Dönmüş harabeye yılların anısı ile birlikte,

Doluşmuş duvarı yıkık, altı çökük yerlerine su,

Ağlamakta olan bir kadının resmi.



Tanrı'nın kucaklamasını bekleyen onlarca insan,

Ne olduğunu bilemeyen daha körpe evlatlar,

Sırlar ile toprağa gömülmüş atalar.

Bir kıyamet olmalı, düşmese de üzerimize yıldızlar.



Ah Eftalya, öldürecek bizi bu sorular.

Denizin dibinde vardır elbet sırlar, saklılar.

Gördüklerimizin ardında göremediklerimiz var.

Yanlışlar içinde saklanır yavrucağım doğrular.



Günahı bizim boynumuza kaldı, ondan bükük boynumuz.

Melekti oysa her yenidoğanımız, yeni ordumuz.

Şeytandı oysa, her bir birey oldu bu bizim sonumuz.

Ah yavrucağım.

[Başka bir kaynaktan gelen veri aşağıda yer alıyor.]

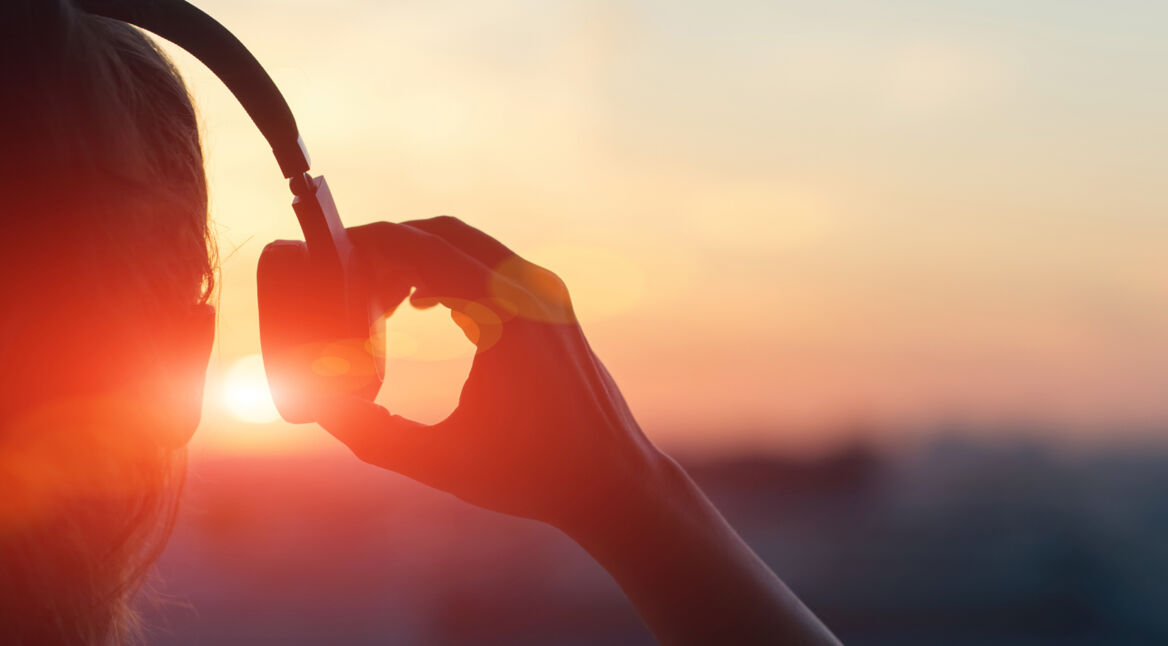 Frau mit Kopfhörern nutzt smarte Musik-App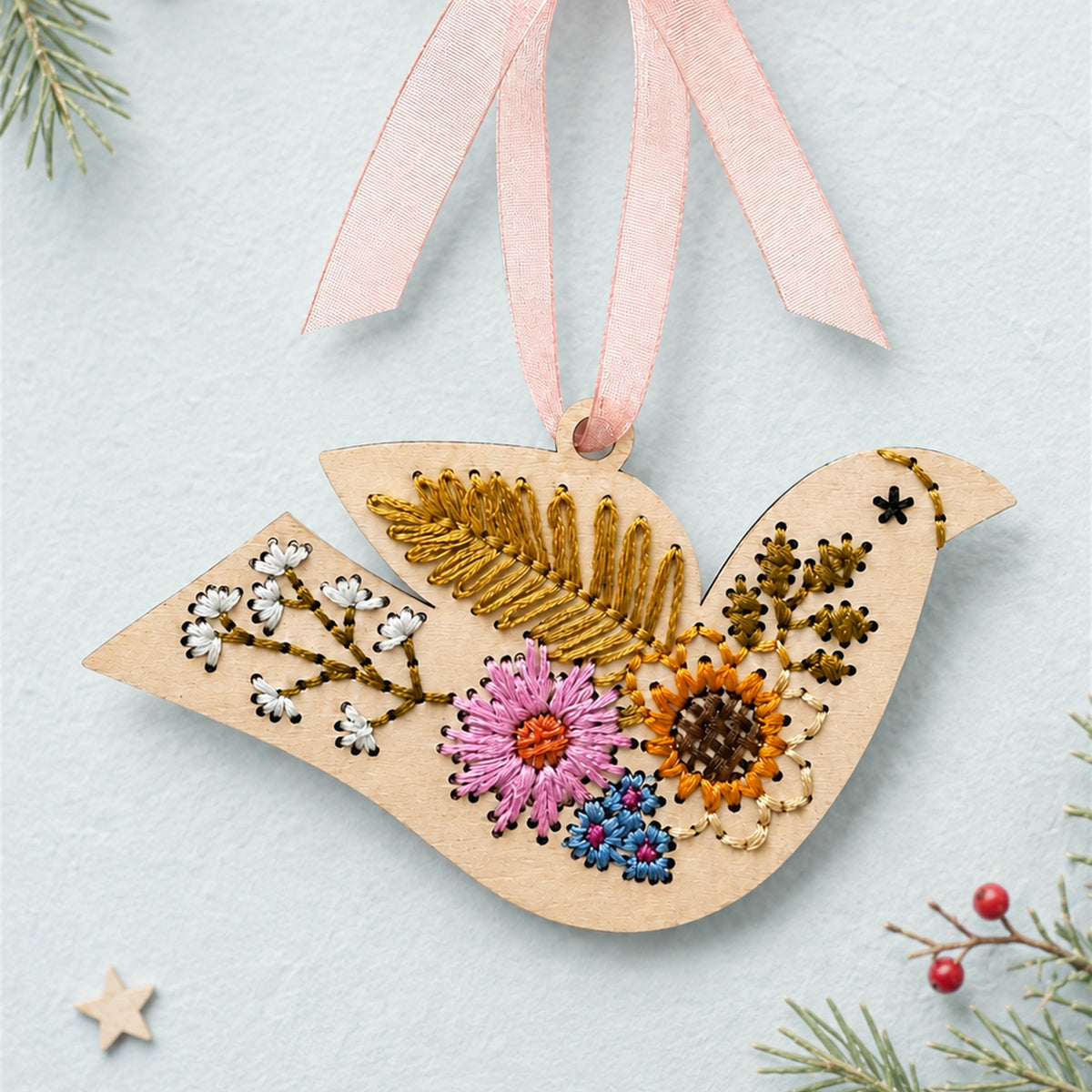Folk floral bird embroidery ornament, light wood dove with pink, orange and gold flower stitching and a pink ribbon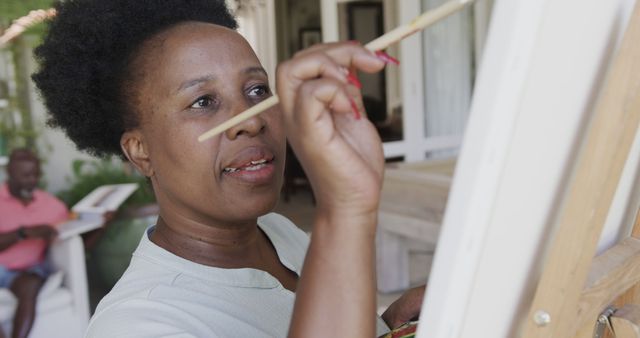 Woman Enjoying Outdoor Painting Session on Canvas - Download Free Stock Images Pikwizard.com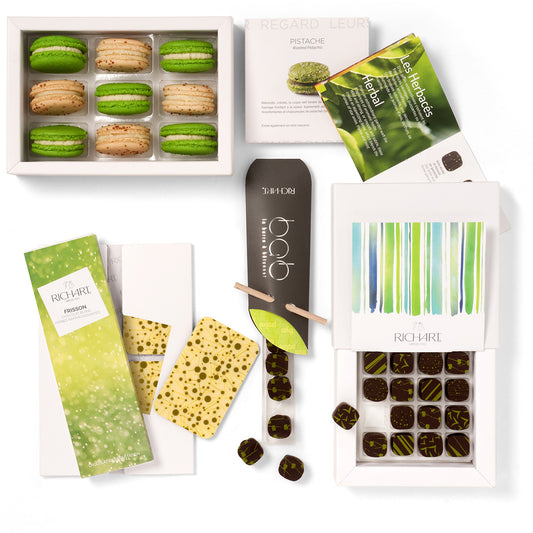 Gift Basket of 27 pieces. Theme : Herbal. 25 Chocolates, 9 French Macarons, 1 Chocolate Bar.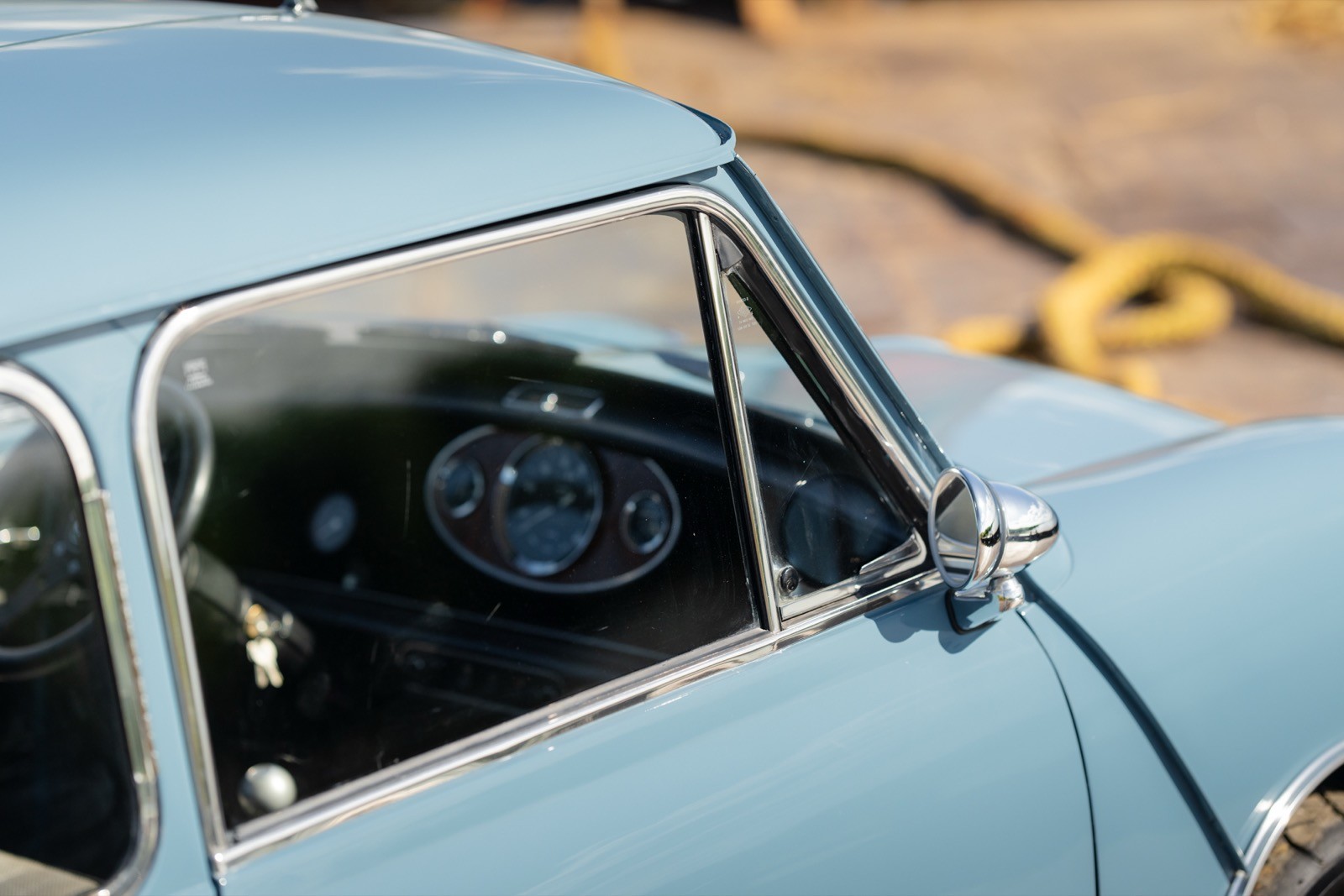Close-up of a vintage car interior showing the steering wheel and dashboard through the driver's side window.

Çok acı ama gerçek, yalanlar bizim doğrumuz.



Bitiremeyecek sanırım acımızı, o güzel tatlılar.

Dindirilemeyecek bile o artık tatlı gelen sızılar.

Bağır yavrucağım, semaya, yıldıza, dağa taşa görebildiğin her yere,

Hey! Görüyor musun Tanrı'm? Burada bir hırsız var! Hırsızlar!